Одним из последних в апреле 1826 года из Варшавы в Петербург в сопровождении фельдъегеря и двух казаков был доставлен Лунин.
Самое тяжелое обвинение против него высказал Александр Поджио. Приложил руку и Пестель, который сообщил следственному комитету, что в самом начале образования общества Лунин «…в 1816 или 1817 году предлагал партиею в масках на лице совершить цареубийство на Царскосельской дороге, когда время придет к действию приступить».
Среди членов следственного комитета эти слова вызвали необычайный подъем духа и оживление, ведь они стремились доказать, что главной целью бунтовщиков было убийство царя.
Великий князь Константин пытался спасти Лунина и писал брату в Петербург, что имеет сомнения относительно показаний некоторых из мятежников: «Откровенно говоря, дорогой брат, эти показания или признания после событий весьма недостоверны
На каждое письмо императора арестовать Лунина следует ответ великого князя – нужны к тому доказательства…
Константин предложил своему адъютанту деньги и карету, которая доставит его в Париж.
Но Лунин отказался. Он имел весьма высокие понятия о чести. Слушая на очных ставках, как бывшие друзья оговаривают его ища у власти снисхождения, он сказал: «Я слишком уважаю честь этих господ, чтобы дать их словам опровержение, что же касается до подробностей, которые они сочли нужными вам передать, я их не помню, может, они и в самом деле были».
Он не назвал ни одной фамилии.
Когда всех осужденных отправили в Читу, Лунин сидел в каземате Шлиссельбурга до конца 1829 года. Условия были самые отвратительные. С потолка капала вода. Но на вопрос коменданта, что он может сделать для облегчения положения арестанта, Лунин с улыбкой ответил: «Я ничего не желаю, генерал, кроме зонтика!».
В результате у него выпали все зубы, и, приехав в 1830 году в Читу, он сказал встретившим его товарищам по ссылке: «Вот, дети мои, у меня остался только один зуб против правительства».
56
В конце апреля пришло два письма. Одно из Рубановки, в котором сообщалось, что умер старый Изот; другое из Ромашовки, из которого следовало, что Владимир Платонович знать не желает прапорщика Рубанова, он давно был уверен, что свадьба его дочери – ошибка!

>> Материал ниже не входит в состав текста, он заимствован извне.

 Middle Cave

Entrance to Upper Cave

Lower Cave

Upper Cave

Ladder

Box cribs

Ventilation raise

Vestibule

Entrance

Через три дня после этих писем судьба добавила ложку меда в бочку с дегтем – освободили Нарышкина и Оболенского.
На несколько дней их отпустили домой. Кому и что за это преподнес – пап`a Оболенского держал в тайне.

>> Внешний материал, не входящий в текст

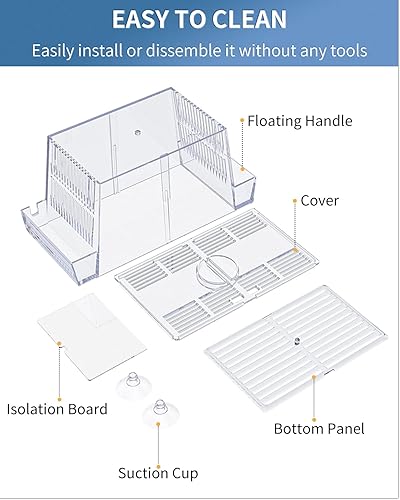 EASY TO CLEAN

Easily install or dissemble it without any tools

Floating Handle

Cover

Isolation Board

Bottom Panel

Suction Cup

Приговорены они были «…к лишению чинов и разжалованию в рядовые с выслугою», что считалось самим мягким наказанием для мятежников.

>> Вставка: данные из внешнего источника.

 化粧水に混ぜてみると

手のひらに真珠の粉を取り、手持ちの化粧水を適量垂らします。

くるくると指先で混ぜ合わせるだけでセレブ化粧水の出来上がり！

– Здорово нам повезло, – гудел похудевший Оболенский, – ведь, не говоря уже о каторге, запросто могли приговорить к лишению чинов и дворянства и разжаловать в рядовые без выслуги, а так скоро вновь до полковников дослужимся.
А ты из-за нас прапорщиком стал! – жалел он Рубанова.
– Да рядом с Рубановкой оба берега крутые, так что у нас все никак у людей! – отвечал Максим. – Пора бы к этому привыкнуть…
В мае высочайшим указом прапорщику Рубанову и рядовым Нарышкину и Оболенскому было велено следовать к месту службы на Кавказ.
Император пожалел бывших полковников и оставил им дворянство, ордена и выслугу. Зато, дабы посильнее уязвить неблагодарных, определил их в пехоту.
Он знал, каково кавалеристу в чине полковника надеть зеленый солдатский – и самое главное – пехотный мундир.